» DOCUMENT EXCERPT:
# # # # #

Here’s a more current photo of the dining room:

photo credit: Sarah Felix Burns

We haven’t done much in this room except put quarter-round on the baseboards, paint all the trim, patch the plaster walls and build some shelving into the fireplace. That’s right – we built shelves for my books right IN the hearth! Why? Because the chimney had been capped in the attic several decades ago, thus rendering the fire-place non-functioning in its current state. Also, my two-year-old kept climbing into the fireplace and was subsequently covered in black ash. Problem solved with bookshelves.

photo credit: Sarah Felix Burns

The picture above the mantel was another one of the things passed down with the house. I don’t know how long it has been there but it fits the space well and I’m actually afraid of what might happen if I take it down and replace it! It’s not really my style – and it’s kinda creepy in a way – but it belongs to *her* so I leave it there out of respect.

photo credit: Sarah Felix Burns

I change-up the mantel decor based on the season.

Moving on to the kitchen…

The kitchen is bright and sunny – and large – but not exactly “updated”.

photo credit: Sarah Felix Burns

photo credit: Joann Grenard

photo credit: Sarah Felix Burns

In fact, as you might be able to tell, there is no dishwasher. Yes, we do things the old-fashioned way here – by hand! (Don’t be fooled, living like a pioneer is not always fun.) But there is a really neat vintage porcelain sink & surround which probably dates from the 1950’s.

photo credit: Sarah Felix Burns

My mom sewed the sunflower curtain on the back side of the kitchen island. She’s crafty that way.

The cupboards were also hand-made looooong ago – as evidenced by their many, many imperfections and layers of paint. They were bright blue at one point in time.

Off the kitchen is a large bathroom that was probably a summer kitchen or storage room back before plumbing was invented. (This house did not originally have plumbing or electricity so everything has been haphazardly installed over the last century or so.)

photo credit: Joann Grenard

photo credit: Sarah Felix Burns

The downstairs bathroom actually has new drywall – which is nice because most of the home’s walls are still composed of the original plaster which has badly disintegrated and is only being held in place by numerous layers of old wallpaper. Old wallpaper that has been painted over many times. Yuck.

Anyway, the downstairs bathroom was nicely done a few years back – complete with custom-built cabinetry and lovely beadboard wainscoting.

photo credit: Joann Grenard

The imported European washer & dryer are also located in the downstairs bathroom. They are smaller than they appear in this wide-angle shot. I guess the North-American-sized washer & dryers wouldn’t fit in that little alcove, so previous owners went the European route.

# # # # #

» PROVIDED INFORMATION:
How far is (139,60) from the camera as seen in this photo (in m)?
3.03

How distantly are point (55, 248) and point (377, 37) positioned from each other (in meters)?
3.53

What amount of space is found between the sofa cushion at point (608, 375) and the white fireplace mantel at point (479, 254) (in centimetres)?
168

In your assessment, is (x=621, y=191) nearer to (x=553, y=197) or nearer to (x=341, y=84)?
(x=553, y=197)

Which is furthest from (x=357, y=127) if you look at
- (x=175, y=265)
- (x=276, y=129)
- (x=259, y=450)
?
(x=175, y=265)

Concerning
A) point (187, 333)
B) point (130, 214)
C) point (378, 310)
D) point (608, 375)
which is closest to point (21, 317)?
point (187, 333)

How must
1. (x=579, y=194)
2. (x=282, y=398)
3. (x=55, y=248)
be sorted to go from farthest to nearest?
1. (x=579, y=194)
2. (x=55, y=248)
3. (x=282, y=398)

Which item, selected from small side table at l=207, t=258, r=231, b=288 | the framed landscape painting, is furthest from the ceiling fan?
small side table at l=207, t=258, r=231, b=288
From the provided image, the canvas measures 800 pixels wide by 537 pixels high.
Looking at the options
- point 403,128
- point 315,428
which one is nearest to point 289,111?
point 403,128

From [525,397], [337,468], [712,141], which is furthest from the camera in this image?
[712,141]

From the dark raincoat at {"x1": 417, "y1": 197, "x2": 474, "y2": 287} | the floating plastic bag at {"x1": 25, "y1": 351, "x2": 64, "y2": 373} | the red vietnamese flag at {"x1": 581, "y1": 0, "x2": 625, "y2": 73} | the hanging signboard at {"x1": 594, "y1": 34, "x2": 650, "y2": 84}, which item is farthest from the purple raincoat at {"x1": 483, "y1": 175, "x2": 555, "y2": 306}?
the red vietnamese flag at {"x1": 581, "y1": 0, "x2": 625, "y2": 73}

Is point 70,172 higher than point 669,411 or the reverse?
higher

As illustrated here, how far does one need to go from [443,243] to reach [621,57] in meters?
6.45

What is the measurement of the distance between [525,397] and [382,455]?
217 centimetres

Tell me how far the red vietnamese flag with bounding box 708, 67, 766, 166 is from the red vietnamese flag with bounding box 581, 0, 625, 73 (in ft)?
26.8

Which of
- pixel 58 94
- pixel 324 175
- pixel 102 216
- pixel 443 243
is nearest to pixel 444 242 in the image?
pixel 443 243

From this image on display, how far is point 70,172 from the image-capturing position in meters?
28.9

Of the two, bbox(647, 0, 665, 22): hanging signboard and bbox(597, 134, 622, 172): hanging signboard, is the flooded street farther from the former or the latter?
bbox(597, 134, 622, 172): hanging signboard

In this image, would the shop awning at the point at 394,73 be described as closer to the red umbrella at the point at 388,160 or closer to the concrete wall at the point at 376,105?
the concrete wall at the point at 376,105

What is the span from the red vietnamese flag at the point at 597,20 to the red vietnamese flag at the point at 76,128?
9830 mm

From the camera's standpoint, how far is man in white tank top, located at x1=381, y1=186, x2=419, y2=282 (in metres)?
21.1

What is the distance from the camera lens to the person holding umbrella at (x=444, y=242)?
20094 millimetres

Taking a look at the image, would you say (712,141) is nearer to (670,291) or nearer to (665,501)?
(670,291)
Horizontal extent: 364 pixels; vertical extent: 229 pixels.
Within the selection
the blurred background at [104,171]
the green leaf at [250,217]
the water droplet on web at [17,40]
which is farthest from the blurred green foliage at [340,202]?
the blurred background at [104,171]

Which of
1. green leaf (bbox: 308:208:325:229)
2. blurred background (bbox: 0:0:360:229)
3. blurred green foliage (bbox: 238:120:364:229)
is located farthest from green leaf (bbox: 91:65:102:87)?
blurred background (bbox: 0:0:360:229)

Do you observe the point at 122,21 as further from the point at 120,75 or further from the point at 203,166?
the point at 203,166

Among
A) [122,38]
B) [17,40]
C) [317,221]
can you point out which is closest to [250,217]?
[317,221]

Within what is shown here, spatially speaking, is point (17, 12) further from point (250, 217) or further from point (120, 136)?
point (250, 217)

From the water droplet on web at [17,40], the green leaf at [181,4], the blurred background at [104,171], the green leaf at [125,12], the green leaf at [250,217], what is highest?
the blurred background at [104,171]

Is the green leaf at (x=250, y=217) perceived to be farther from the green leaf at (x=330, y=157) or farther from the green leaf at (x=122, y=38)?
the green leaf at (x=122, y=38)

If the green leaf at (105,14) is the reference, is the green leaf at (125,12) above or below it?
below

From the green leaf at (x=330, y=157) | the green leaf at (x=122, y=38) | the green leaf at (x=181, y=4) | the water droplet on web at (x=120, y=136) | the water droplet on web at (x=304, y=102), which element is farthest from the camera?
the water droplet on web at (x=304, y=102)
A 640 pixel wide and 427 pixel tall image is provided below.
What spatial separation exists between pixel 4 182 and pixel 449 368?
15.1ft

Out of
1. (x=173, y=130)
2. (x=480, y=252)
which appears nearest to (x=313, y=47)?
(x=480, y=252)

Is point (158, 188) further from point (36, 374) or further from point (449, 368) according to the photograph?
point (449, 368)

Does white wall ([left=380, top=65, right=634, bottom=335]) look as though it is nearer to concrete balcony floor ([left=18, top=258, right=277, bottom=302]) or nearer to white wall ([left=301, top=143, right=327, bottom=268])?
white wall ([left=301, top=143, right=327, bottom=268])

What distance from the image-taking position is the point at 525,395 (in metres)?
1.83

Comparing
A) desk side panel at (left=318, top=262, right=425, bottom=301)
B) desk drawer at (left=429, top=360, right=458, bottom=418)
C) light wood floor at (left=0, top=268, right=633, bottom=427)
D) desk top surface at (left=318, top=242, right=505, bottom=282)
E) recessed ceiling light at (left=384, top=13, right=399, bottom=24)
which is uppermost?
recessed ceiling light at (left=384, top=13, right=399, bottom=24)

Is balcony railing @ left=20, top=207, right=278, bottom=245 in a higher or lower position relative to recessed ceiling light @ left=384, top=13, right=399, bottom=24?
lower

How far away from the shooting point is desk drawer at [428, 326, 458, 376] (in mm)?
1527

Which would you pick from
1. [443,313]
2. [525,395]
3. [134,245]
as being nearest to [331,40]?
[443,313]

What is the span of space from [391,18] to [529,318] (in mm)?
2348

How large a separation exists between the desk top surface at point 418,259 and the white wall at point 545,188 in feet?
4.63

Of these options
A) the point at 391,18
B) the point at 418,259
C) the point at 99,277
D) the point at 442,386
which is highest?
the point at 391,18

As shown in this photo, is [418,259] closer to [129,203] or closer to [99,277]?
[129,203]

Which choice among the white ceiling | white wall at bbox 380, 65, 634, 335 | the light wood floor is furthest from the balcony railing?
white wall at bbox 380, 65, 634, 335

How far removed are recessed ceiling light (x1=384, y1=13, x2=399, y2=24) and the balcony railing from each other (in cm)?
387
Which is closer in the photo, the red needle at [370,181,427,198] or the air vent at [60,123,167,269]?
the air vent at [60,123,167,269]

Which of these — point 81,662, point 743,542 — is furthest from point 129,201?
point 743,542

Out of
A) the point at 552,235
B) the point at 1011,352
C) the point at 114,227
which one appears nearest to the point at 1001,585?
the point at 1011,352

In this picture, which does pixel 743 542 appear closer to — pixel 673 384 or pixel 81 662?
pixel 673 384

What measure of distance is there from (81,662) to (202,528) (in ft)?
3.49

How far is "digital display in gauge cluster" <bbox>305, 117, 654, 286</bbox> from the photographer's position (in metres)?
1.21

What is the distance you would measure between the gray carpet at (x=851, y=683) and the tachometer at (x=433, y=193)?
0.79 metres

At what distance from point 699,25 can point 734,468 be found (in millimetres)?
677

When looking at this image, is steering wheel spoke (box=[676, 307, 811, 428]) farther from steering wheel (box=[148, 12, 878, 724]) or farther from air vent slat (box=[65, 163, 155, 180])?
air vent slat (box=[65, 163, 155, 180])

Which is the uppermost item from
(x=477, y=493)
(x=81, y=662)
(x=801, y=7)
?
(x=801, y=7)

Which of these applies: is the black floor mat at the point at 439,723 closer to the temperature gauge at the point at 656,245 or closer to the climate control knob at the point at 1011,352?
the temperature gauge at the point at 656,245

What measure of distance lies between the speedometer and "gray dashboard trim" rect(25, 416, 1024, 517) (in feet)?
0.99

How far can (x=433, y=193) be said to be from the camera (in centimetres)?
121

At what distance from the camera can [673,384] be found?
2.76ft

# # # # #

» PROBLEMS AND TASKS:
• 1. Reproduce the passage about the old house from "In fact, as" up to and including "century or so.)".
• 2. In the passage about the old house, what color were the kitchen cupboards at one point?
• 3. Pick up the passage about the old house after its last sentence and carry it forward.

» RESULTS FOR EACH TASK:
• 1.
In fact, as you might be able to tell, there is no dishwasher. Yes, we do things the old-fashioned way here – by hand! (Don’t be fooled, living like a pioneer is not always fun.) But there is a really neat vintage porcelain sink & surround which probably dates from the 1950’s.

photo credit: Sarah Felix Burns

My mom sewed the sunflower curtain on the back side of the kitchen island. She’s crafty that way.

The cupboards were also hand-made looooong ago – as evidenced by their many, many imperfections and layers of paint. They were bright blue at one point in time.

Off the kitchen is a large bathroom that was probably a summer kitchen or storage room back before plumbing was invented. (This house did not originally have plumbing or electricity so everything has been haphazardly installed over the last century or so.)

• 2. They were bright blue.

• 3.
photo credit: Sarah Felix Burns

 

The downstairs bedroom is painted a nice rich tan color, which I happen to really like, so I patched the walls and repainted them the same color. The carpet is berber-esque but old and nasty and needs to be replaced. I’ve had it professionally cleaned (twice) since I’ve lived here but it still grosses me out.

photo credit: Joann Grenard

We now use this room as an office/guest bedroom. I also hung some lace curtains in here for a little extra privacy:

photo credit: Sarah Felix Burns

photo credit: Sarah Felix Burns

 

Upstairs, we have two bedrooms and another large bathroom:

photo credit: Joann Grenard

Here’s a photo taken (since we moved in) of the “pot” area of the bathroom:

photo credit: Sarah Felix Burns

And below is a photo of the lace curtain valance I found at a thrift store for $5 – is that not a perfect fit for that window??

photo credit: Sarah Felix Burns

This bathroom has also been updated and it is lovely. Probably one of my most favorite places in the house.

photo credit: Sarah Felix Burns

It also has a sweet, dainty chandelier:

photo credit: Sarah Felix Burns

I just cleaned that sucker, and it was not fun.

The master bedroom was in dire need of some work when we bought the place.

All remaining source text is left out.